Ella lo miró con ternura. Era lo único que podía hacer por él en esta despedida. Apenas tenía 22 años.

–No quiero lastimarte más; mañana seré de otro. Para siempre.

–No es justo lo que haces, quién contra Dios– reclamó él todavía adolorido por las palabras.

–He tratado de explicarte, pero no me escuchas. Sólo atiendes a tus razones. Lo que te digo es para que en un futuro sigamos como amigos. No quiero perder tu amistad y los buenos momentos que hemos pasado juntos.

–Lo que me pides no puedo cumplirlo: te amo y no te das cuenta de que estamos destinados a vivir juntos, con o sin Dios.

Saulo se acercó a ella y sin contenerse más la beso en los labios. Ella no se resistió. Una lágrima corrió por su mejilla. –No sabes lo que haces– murmuró ella, mientras se levantaba del banco del parque Trinidad. –Te estaré esperando mañana. Si te decides, nos iremos juntos. Sólo dame una señal y seremos uno. Quiero un hijo contigo. Tendré el coche listo. Espero por ti.

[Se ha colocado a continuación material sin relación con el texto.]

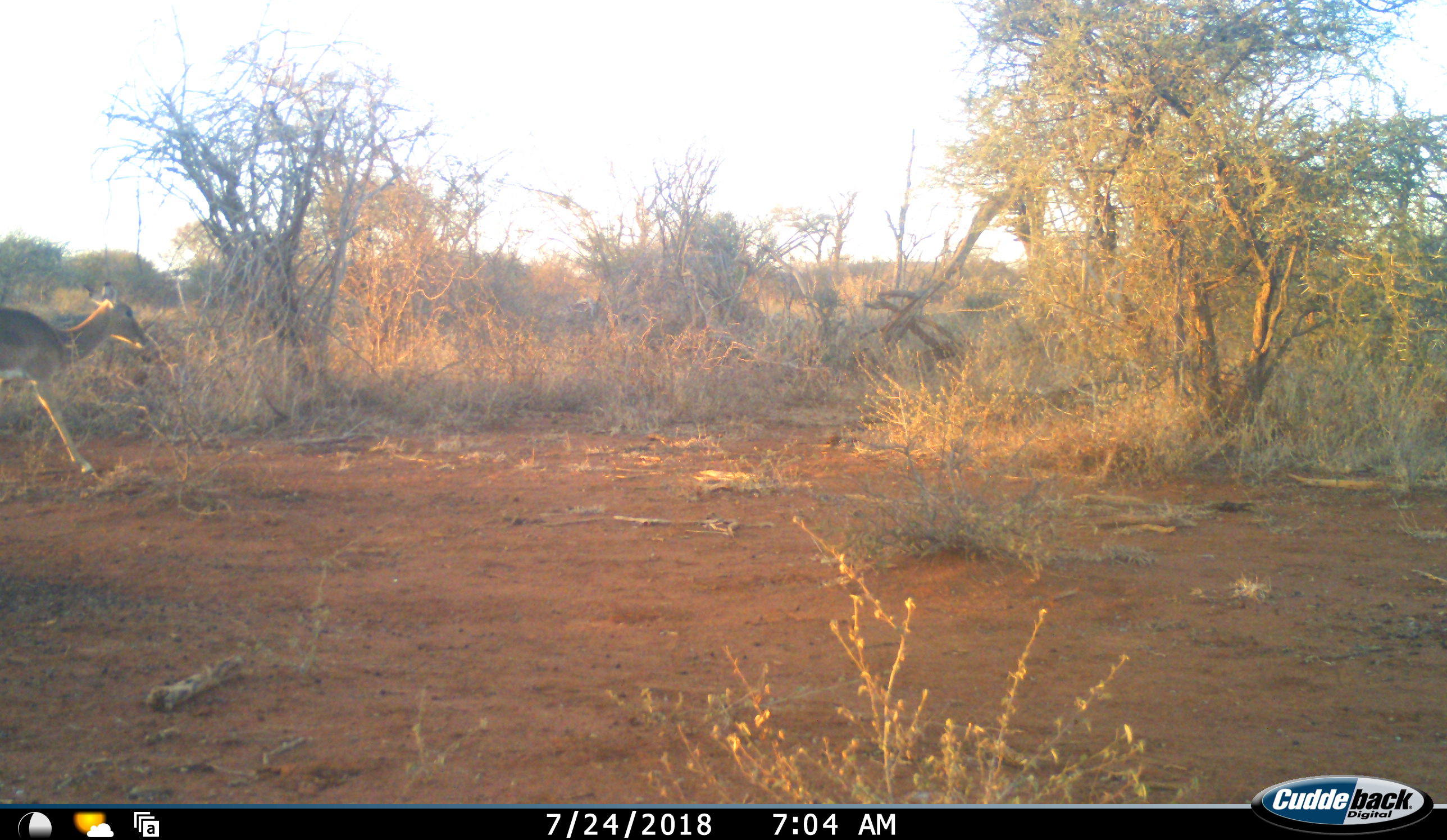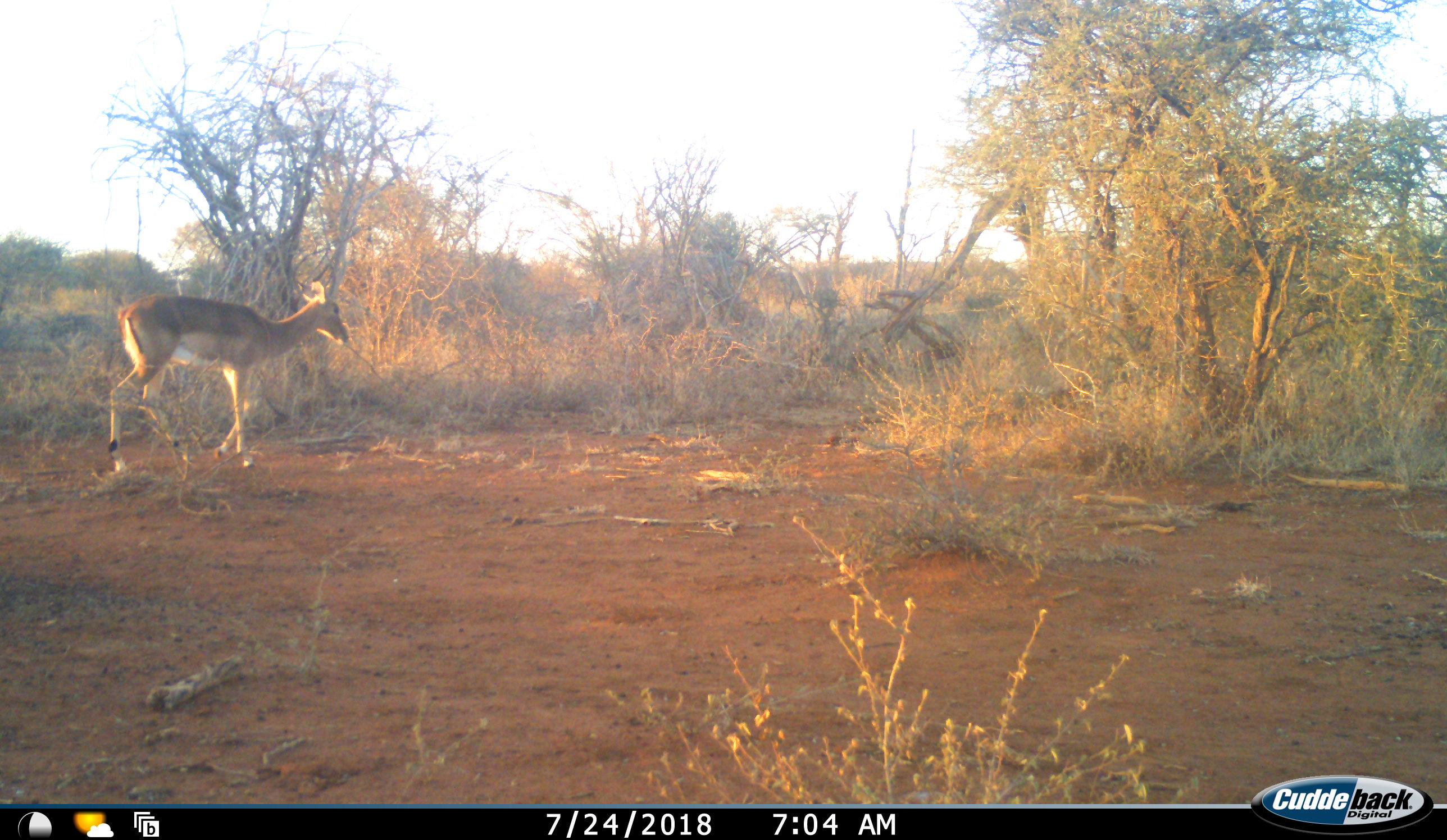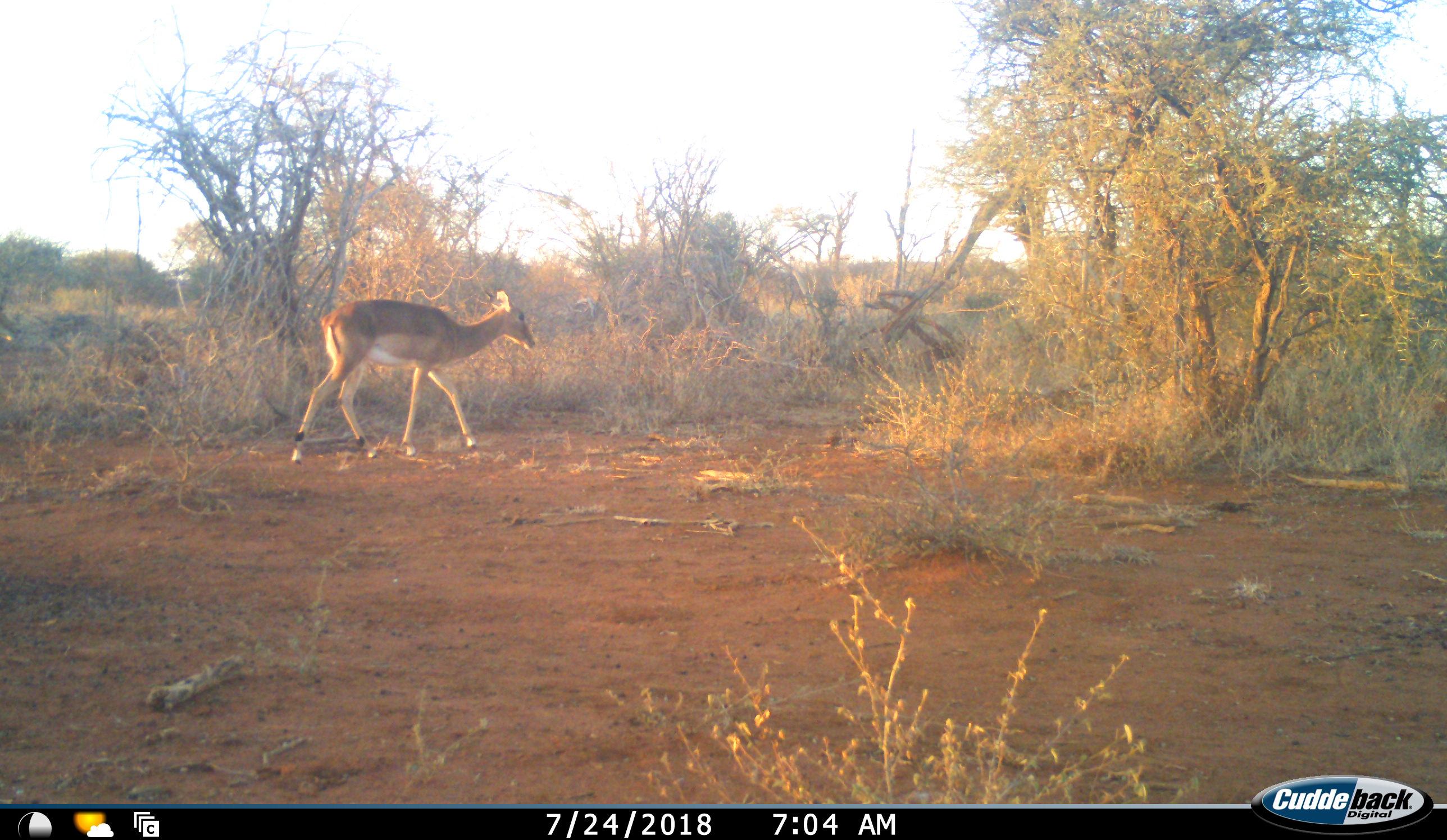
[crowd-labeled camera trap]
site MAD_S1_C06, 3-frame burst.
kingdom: Animalia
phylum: Chordata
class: Mammalia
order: Artiodactyla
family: Bovidae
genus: Aepyceros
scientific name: Aepyceros melampus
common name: impala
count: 2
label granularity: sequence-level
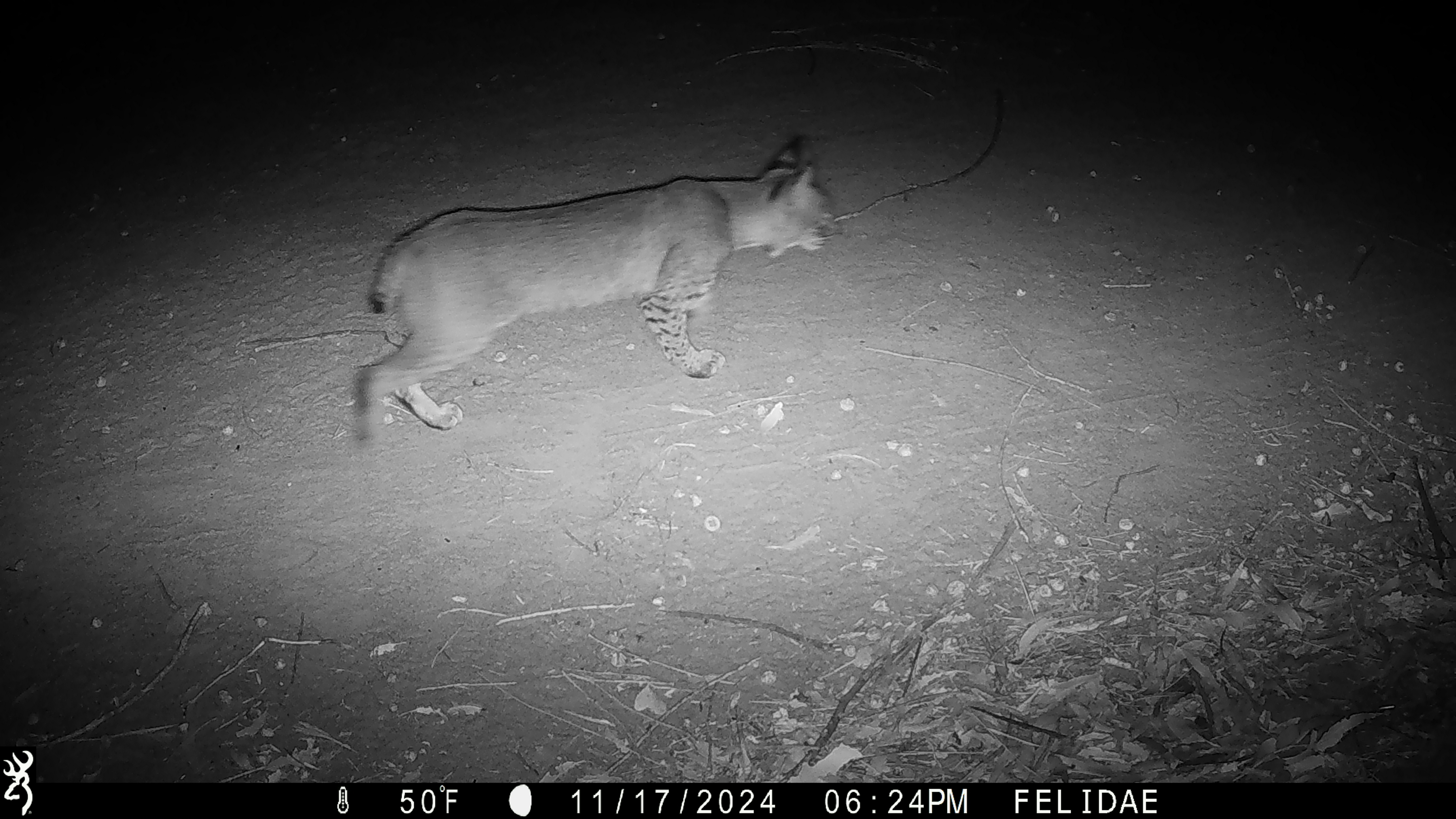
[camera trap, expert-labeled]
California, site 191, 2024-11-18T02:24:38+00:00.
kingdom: Animalia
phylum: Chordata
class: Mammalia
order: Carnivora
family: Felidae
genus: Lynx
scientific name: Lynx rufus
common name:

Al otro día, Esperanza, vestida de novia, esperaba la llegada del obispo Benítez para el rito de consagración. Sobre el altar contempló al grupo de damas, otras vírgenes como ella, que habían ofrecido su castidad a Cristo. Él estaba allí. Logró verlo al fondo de la catedral, detrás de los últimos bancos, con un girasol en la mano y vestido de esmoquin. Las miradas se cruzaron y ella se ruborizó al recordar el beso del día anterior. Los amigos se acercaban a ella y la felicitaban. -¡Estás toda roja! – le comentaban y ella sonreía con vergüenza. Sus padres estaban a la derecha del altar y miraban el reloj nerviosos. El obispo llegó. Todos regresaron a sus asientos, mientras Saulo se sentaba en la última fila.

Esperanza desfiló de la mano de su padre. Todos los invitados se levantaron de la silla mientras la pareja caminaba por la nave central. Saulo sonrió cuando la vio. Con un tenue gesto le indicó que esperaba la señal para escapar a un paraíso donde solo serían ellos dos contra Dios y el mundo. Ella bajó la cabeza y se concentró la figura del obispo que les esperaba. Se sentó en un banco frente al altar mientras sus padres le arreglaban el velo. La misa comenzó con el saludo y la Liturgia de la Palabra. Al iniciar el Rito de Consagración, Esperanza se levantó y enfrentó al obispo. De reojo, miró a Saulo, quien también se había parado ¿Correría hasta los brazos de Saulo? Ella cerró los ojos. Asintió y respondió a la última de las tres preguntas de consagración: ¡Sí, quiero! Como ofrenda a Jesús, Esperanza se postró frente a la cruz del altar. Se levantó y contempló a los invitados sentados en la catedral. Saulo seguía allí, de pie. Lentamente, se acercó a la cruz del altar, y besó los pies de Jesús mientras Saulo salía por la puerta principal de la catedral.